Rokude Nashiko, montre une mascotte en forme de vulve à une conférence de presse à Tokyo, en 2014.

Rokude Nashiko, montre une mascotte en forme de vulve à une conférence de presse à Tokyo, en 2014.

La domination patriarcale

Car c’est bien de cela qu’il s’agit. Qu’il s’agisse de l’Inde, de l’Allemagne, du Royaume-Uni, des Etats-Unis ou du Japon, chacune des protagonistes s’est heurtée à une société dominée par les hommes, où la voix de la femme n’est jamais tout à fait l’égale de celle de ses congénères masculins, et ce quelle que soit sa culture d’origine et sa classe sociale.
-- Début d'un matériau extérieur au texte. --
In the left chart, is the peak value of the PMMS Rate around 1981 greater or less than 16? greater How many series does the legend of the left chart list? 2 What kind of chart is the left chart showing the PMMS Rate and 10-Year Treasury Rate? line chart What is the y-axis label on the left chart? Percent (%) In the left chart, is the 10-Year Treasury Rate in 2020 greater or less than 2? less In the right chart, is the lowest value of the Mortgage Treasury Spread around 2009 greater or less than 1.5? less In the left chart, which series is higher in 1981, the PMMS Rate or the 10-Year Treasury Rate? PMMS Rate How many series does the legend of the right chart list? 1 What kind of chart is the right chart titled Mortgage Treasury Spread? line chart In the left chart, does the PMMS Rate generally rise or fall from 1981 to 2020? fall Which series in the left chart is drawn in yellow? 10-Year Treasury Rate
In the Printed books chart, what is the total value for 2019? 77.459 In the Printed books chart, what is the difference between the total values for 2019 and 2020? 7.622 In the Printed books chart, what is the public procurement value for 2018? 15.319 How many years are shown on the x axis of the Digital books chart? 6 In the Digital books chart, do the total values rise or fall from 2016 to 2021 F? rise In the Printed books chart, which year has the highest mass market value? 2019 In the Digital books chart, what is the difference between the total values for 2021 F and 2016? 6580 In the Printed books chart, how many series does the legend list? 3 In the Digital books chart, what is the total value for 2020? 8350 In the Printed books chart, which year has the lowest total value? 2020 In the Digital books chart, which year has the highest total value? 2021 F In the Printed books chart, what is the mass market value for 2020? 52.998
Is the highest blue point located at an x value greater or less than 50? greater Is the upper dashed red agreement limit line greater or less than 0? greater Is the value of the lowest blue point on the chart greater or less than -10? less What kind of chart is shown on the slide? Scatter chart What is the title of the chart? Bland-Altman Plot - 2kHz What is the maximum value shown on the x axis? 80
Si l’œuvre de Barbara Miller permet de mieux appréhender l’étendue mondiale du problème, elle a également le mérite de poser la question du pourquoi. « Que s’est-il passé, il y a des milliers d’années, pour que les hommes s’attaquent à notre corps ? » se demande Leyla au début du film. Si la question reste ouverte, Barbara Miller semble néanmoins pointer du doigt un dénominateur commun : la religion. Citations à l’appui, la réalisatrice montre comment, dans de nombreux textes fondateurs, la femme est considérée comme pécheresse, et son sexe, comme dangereux.

Deborah Feldman
Deborah Feldman

Le poids des mots

Le chemin reste encore long à parcourir pour changer cette vision, enracinée dans la société depuis des millénaires. Mais un premier pas est de commencer par changer le langage qui décrit les violences sexuelles faites aux femmes aujourd’hui, explique Leyla Hussein. « Il ne s’agit pas des mutilations génitales féminines, assène-t-elle, ce sont des crimes sexuels sur des enfants. De même qu’un viol n’est pas « marital ou conjugal » et que la violence ne sera jamais « domestique ». Il faut appeler un chat un chat. »

Avec ce film j’espère que ces cinq femmes pourront inspirer les filles et les femmes
du monde entier à explorer leur propre corps, à avoir le courage de parler avec leurs
partenaires de leurs souhaits et à se dresser contre les dogmes religieux, culturels et sociaux
qui leur disent encore qu’elles ne comptent pas.”

Barbara Miller, réalisatrice de #Female Pleasure

Toutes pour une !

Leyla, Vithika, Doris, Deborah ou Rokudenashiko, chacune, à leur échelle et selon leur propres moyens, luttent pour un monde où les femmes auraient un pouvoir égal aux hommes, où elles pourraient jouir du même plaisir sexuel que les hommes, et où elles auraient enfin le droit d’être maîtresse de leur propre corps. #Female Pleasure est dur, certes, mais il est avant tout porteur d’espoir : il est possible de mettre fin à cette injustice fondamentale qui voudrait que le corps féminin soit soumis au bon vouloir des hommes. En s’inspirant de ces cinq femmes. En élevant la voix. En revendiquant le plaisir féminin haut et fort, encore et toujours.